Genkit Middleware in Python: Retries, Fallbacks, Tool Approval

Here’s what breaks in production without middleware:

# This fails silently when the model is overloaded
response = await ai.generate(prompt=user_input)

# This calls an expensive external API without any human review
response = await ai.generate(prompt='Transfer $5000 to account X', tools=[transfer_money])

# This crashes your app when your primary model hits quota
response = await ai.generate(model='googleai/gemini-2.5-pro', prompt=user_input)

Three separate failure modes. Three separate “I should add retry logic somewhere” thoughts. Middleware is how Genkit solves all of them with a consistent, composable pattern.

What Middleware Is in Genkit Python

Middleware in Genkit is a class that wraps the generate pipeline. There are three hooks:

wrap_generate — called once per full tool loop iteration (model call + optional tool resolution)
wrap_model — called for each raw model API call
wrap_tool — called for each tool execution

You subclass BaseMiddleware, override the hook(s) you care about, and pass an instance to use=[...]:

from genkit.middleware import BaseMiddleware, GenerateMiddlewareContext

class LoggingMiddleware(BaseMiddleware):
    async def wrap_model(self, params, ctx: GenerateMiddlewareContext, next_fn):
        print(f'→ model call: {len(params.request.messages)} messages')
        response = await next_fn(params, ctx)
        print(f'← finish reason: {response.finish_reason}')
        return response

response = await ai.generate(
    prompt='Hello',
    use=[LoggingMiddleware()],
)

The next_fn call runs the rest of the pipeline. Call it to proceed, don’t call it to intercept. Return a different response to substitute. Raise an exception to abort.

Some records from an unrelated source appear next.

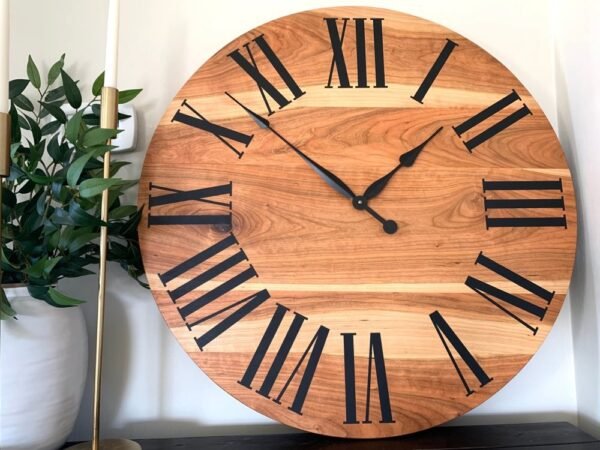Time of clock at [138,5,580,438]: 1:52
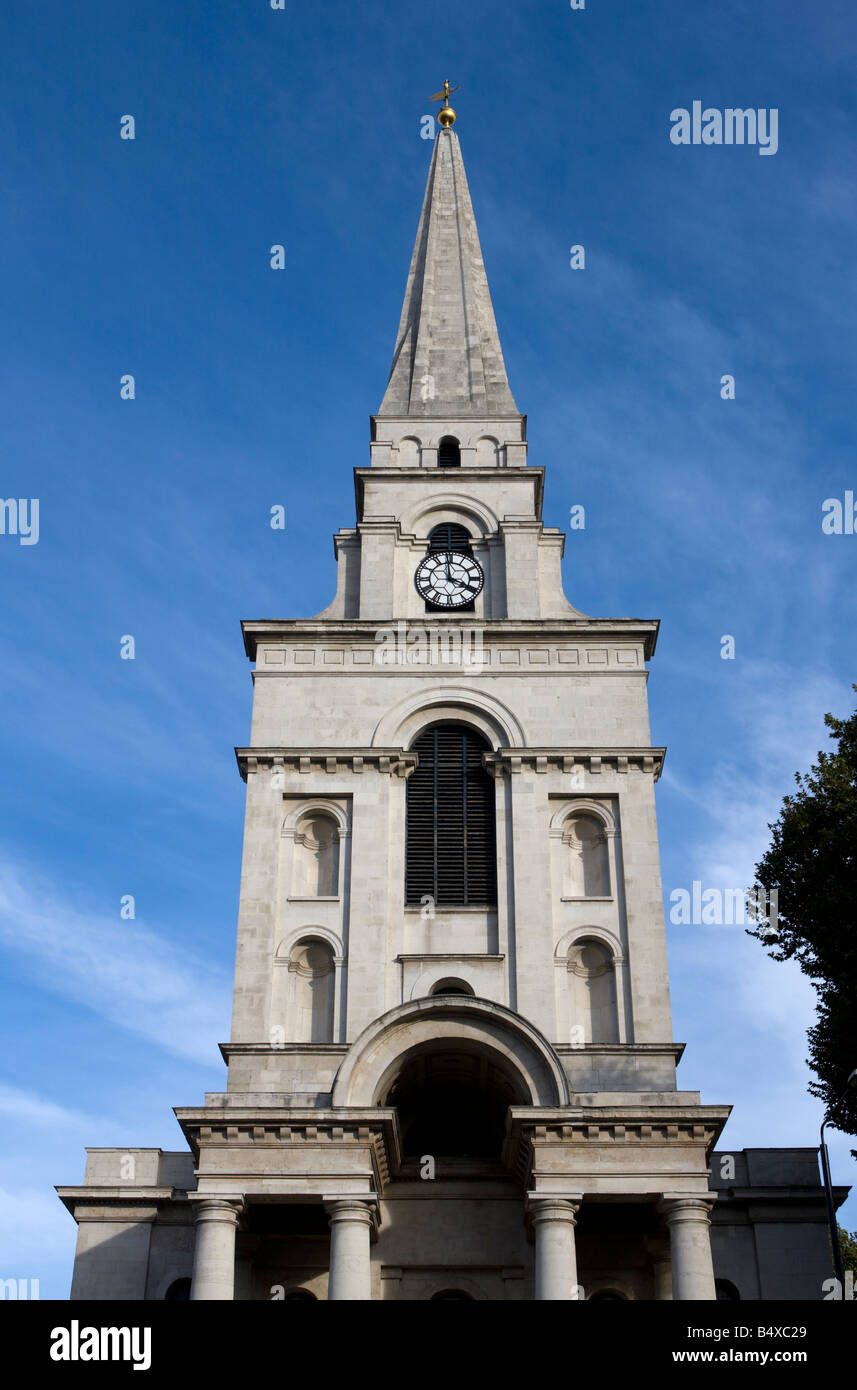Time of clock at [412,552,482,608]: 3:59
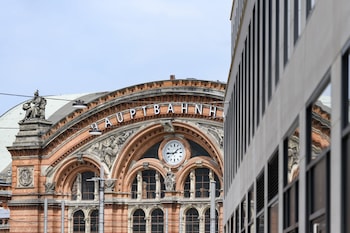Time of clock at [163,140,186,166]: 1:44
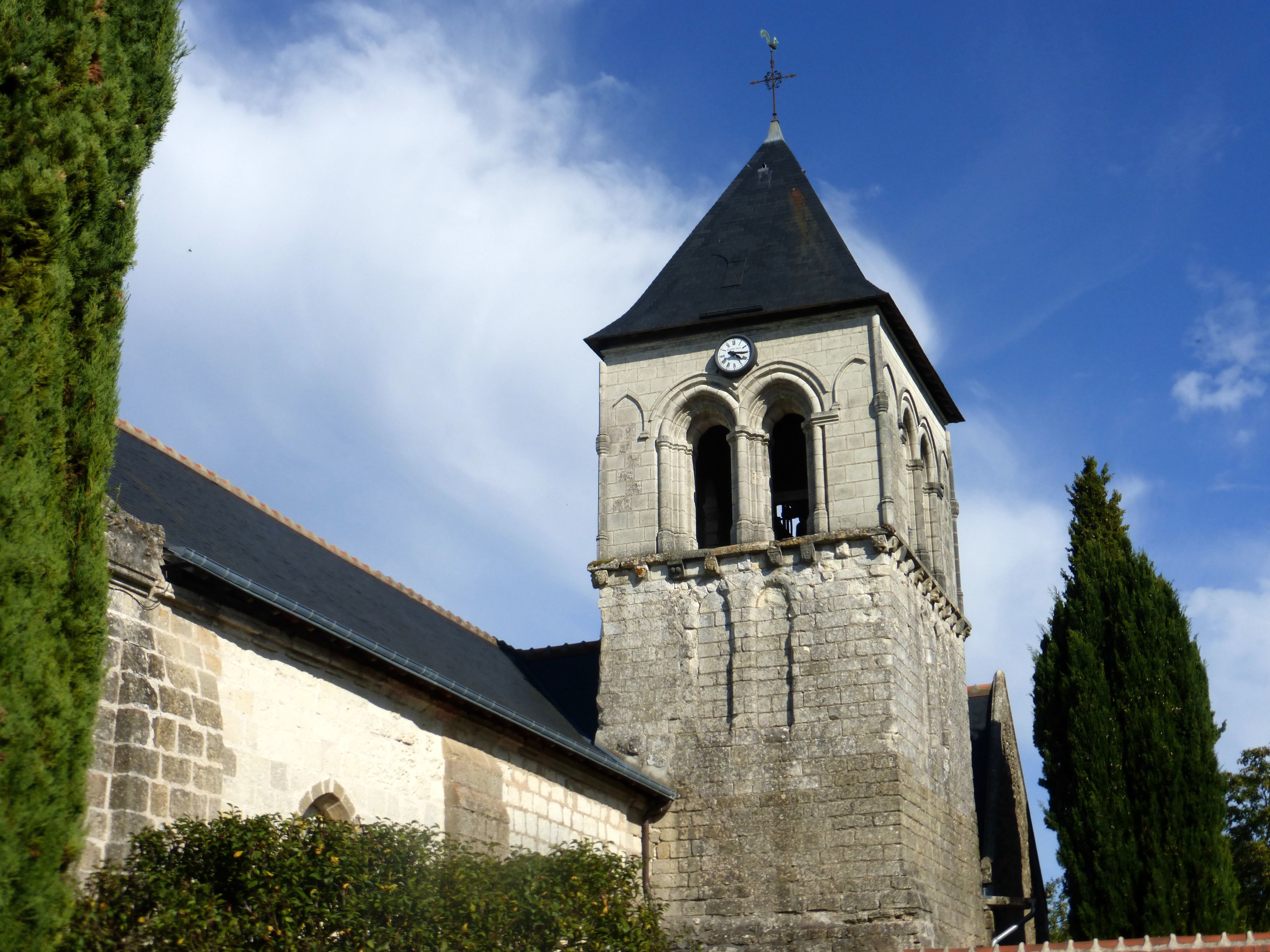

Execution order with use=[A(), B()]:

A.wrap_model (before)
    B.wrap_model (before)
        model call
    B.wrap_model (after)
A.wrap_model (after)

First middleware in the list is the outermost wrapper.

The Middleware Plugin

The built-in middleware classes live in genkit.plugins.middleware. To use them, you need to register the plugin:

from genkit import Genkit
from genkit.plugins.google_genai import GoogleAI
from genkit.plugins.middleware import Middleware, Retry, Fallback, ToolApproval

ai = Genkit(
    plugins=[GoogleAI(), Middleware()],   # <-- register the plugin
    model='googleai/gemini-2.0-flash',
)

Middleware() registers the built-in middleware descriptors so they appear in the Dev UI. You still pass instances into use=[...] at the call site.

Install:

uv add "genkit[google-genai] @ git+https://github.com/firebase/genkit.git#subdirectory=py/packages/genkit"
# The middleware plugin is included in the monorepo install

Retry Middleware

Rate limits (RESOURCE_EXHAUSTED) and transient network errors are facts of life with any LLM API. Without retry logic, these manifest as hard failures.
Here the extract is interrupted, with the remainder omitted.